The fix is not to stop using AI. The fix is to use AI in a workflow where the voice is preserved as a constraint. The mechanical case for what that looks like is in AI tweet writing without losing voice, and the structural failure mode that creeps in over time even when you are careful is in voice drift. The founder-essay prescription for stepping out of the AI-tells pattern entirely (the four operational requirements that produce non-AI-shaped output) is in why all AI-written tweets sound the same (and how to actually fix it), which reads as the prescription companion to this diagnostic. The audience-perception companion question (which fraction of an audience actually detects these tells, whether the audience cares when they do, and the asymmetry between the detection-rate question and the audience-quality question) is at can your audience tell you're using AI? an honest 2026 analysis; the diagnostic at this URL plus the perception read at that URL together make the full writer-plus-audience picture. The active-while-drafting companion that converts the nine canonical tells into nine avoidance practices with constructed before/after examples per tell is at how to avoid the AI tells: a writer's checklist for 2026; use this URL to audit shipped writing, that URL when drafting new writing.

Where Auden fits

Auden, the brain inside VoiceMoat, is the inverse of the AI tells listed above. Auden is trained on a creator's full profile (100 to 200 posts, replies, threads, and images across 9 signals of voice) so the output preserves the writer's specific patterns rather than collapsing into the model defaults. Auden refuses words like leverage and delve as taboos at the model level. The voice match score is the inverse diagnostic: instead of asking "does this read as AI," it asks "does this read as me," and a score above 90 says the post would pass the byline-removal test in your own voice. The deeper case for why voice itself is the moat that survives the AI-fluency floor is in authenticity as a moat.

Quick checklist

Em-dash density. Two or more in a sub-100-word paragraph. Strong signal.

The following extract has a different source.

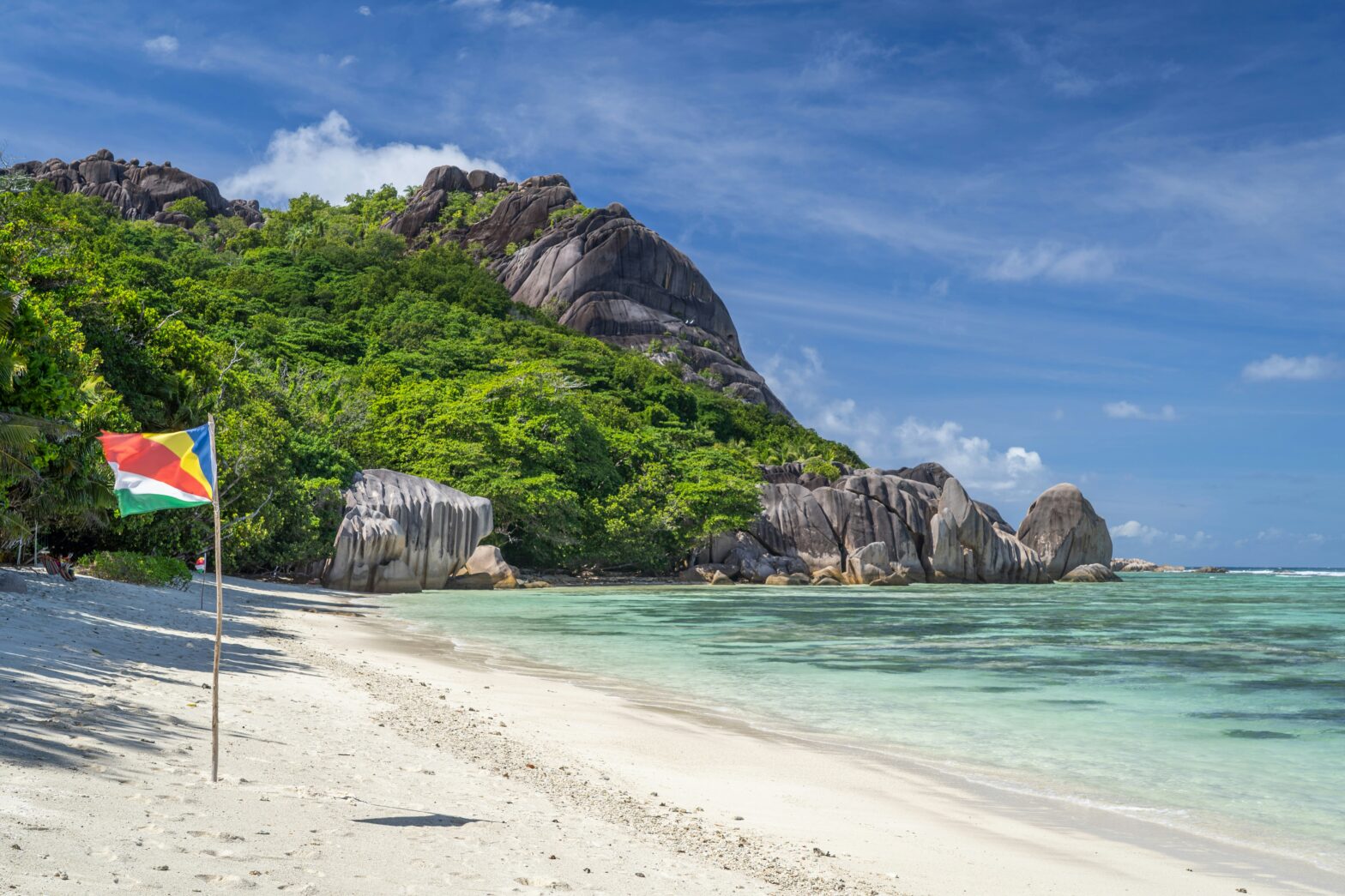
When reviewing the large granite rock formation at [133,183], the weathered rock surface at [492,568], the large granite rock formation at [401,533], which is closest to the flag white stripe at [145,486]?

Vocabulary cluster. Three or more of leverage, delve, unlock, navigate, elevate, foster, harness, robust, seamless, comprehensive, holistic. Strong signal.

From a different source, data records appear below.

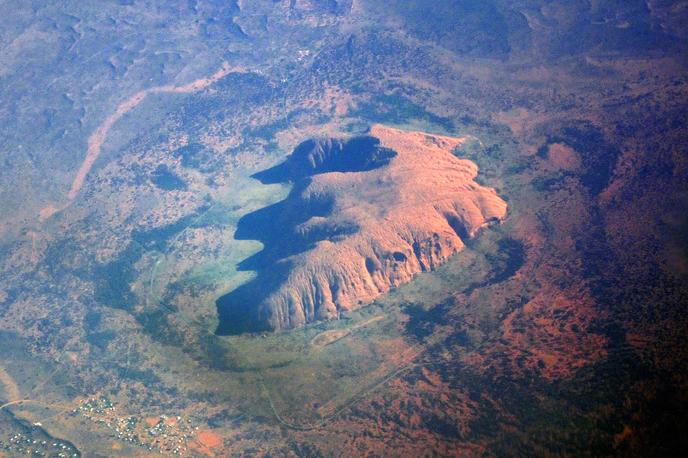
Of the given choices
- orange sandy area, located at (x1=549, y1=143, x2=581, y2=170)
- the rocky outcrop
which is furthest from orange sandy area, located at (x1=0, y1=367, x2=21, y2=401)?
orange sandy area, located at (x1=549, y1=143, x2=581, y2=170)

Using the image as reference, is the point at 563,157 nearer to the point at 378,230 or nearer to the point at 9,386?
the point at 378,230

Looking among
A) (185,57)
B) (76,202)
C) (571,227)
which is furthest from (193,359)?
(185,57)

Symmetric hook template. "Most people think X. The reality is Y." repeated across the feed.
The not-just-X-but-Y frame. Fine once. Fingerprint when used three times in one post.

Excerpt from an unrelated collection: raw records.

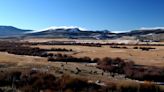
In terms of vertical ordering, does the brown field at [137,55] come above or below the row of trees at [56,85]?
below

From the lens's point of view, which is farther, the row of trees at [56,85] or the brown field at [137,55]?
the brown field at [137,55]

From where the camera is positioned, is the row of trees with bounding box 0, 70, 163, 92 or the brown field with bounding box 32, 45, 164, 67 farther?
the brown field with bounding box 32, 45, 164, 67

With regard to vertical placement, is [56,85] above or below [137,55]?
above

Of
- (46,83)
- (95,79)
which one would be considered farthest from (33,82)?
(95,79)

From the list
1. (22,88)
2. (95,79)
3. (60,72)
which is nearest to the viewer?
(22,88)

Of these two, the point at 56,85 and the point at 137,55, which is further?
the point at 137,55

Beige bullet middle. Four or five evenly weighted bullets that could appear in any business post.
Generic closing CTA. "What's your take?" rather than a specific question.
Symmetric paragraph rhythm. No fragments. No uneven sentence lengths.
Voice-flat coherence. Fluent, forgettable, swappable byline.
Missing taboos. No refusals, no sharp edges, careful both-sides hedge on everything.
Run the byline-removal test as the final check.